Here I sat over the last week, watching the coverage of that brouhaha, with all the talking heads giving their left-leaning and right-leaning interpretations of what was said by whom to whom about whom, the pros and the cons, and not one of them said, ‘well, from a factual standpoint, of course, what was said is just not true.’

It got my blood pressure rising, and it got me thinking.

There are a lot of people who like to have their say, and who don’t care if what they have to say has any relation to the truth, or not. Further, these people—in all areas of life, not just politics and news programs but blogs and chat rooms, and anywhere that people can imagine themselves to be in the spotlight—cue the off-stage deep voice announcing, “and now, the star of our show...”—these people believe that if they shout the loudest, and the longest, even if all they are shouting are lies, then they automatically win and they are automatically, therefore, right.

Hello? Truth is truth when it comes to verifiable facts and data. To say someone said something when they did not, and you know that they did not, is a lie. To say a thing is a widget when you know that it is not, is a lie.
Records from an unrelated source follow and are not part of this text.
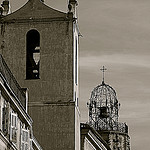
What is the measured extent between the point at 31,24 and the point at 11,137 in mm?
22927

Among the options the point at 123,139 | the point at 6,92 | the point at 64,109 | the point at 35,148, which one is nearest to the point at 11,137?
the point at 6,92

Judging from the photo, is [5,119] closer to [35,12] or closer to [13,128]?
[13,128]

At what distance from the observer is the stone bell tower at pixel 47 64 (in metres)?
53.2

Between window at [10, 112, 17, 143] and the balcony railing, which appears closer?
window at [10, 112, 17, 143]

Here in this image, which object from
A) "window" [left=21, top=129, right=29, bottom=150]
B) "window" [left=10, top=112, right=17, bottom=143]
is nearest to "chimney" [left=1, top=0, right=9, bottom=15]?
"window" [left=21, top=129, right=29, bottom=150]

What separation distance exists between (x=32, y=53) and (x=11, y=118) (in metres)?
23.3

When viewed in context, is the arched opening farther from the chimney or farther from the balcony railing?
the balcony railing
Lying is, to put it another way, bearing false witness against thy neighbor.

So, if all this lying is going on, and everyone is okay with it, how do we as a society uphold the laws of the land? Because now, by extrapolation, it’s ok to lie on your tax forms, and job applications, and police reports and hey, we need to really get rid of those “misrepresentation of the truth will result in a $20,000 fine” fine-print paragraphs that are on everything we sign and date. Oh, and we need to abolish the crime of perjury, too.

More importantly to me, on what moral ground do we stand in raising our children and getting angry when they lie to us? “Do as I say, not as I do”? Seriously, I thought we’d evolved beyond that one.

Also seriously, I’m going back to imitating an ostrich. It’ll be easier on my heart. And so what if I’m not all that well informed? I have faith that if things get really bad out there, someone will give me a call and tell me about it.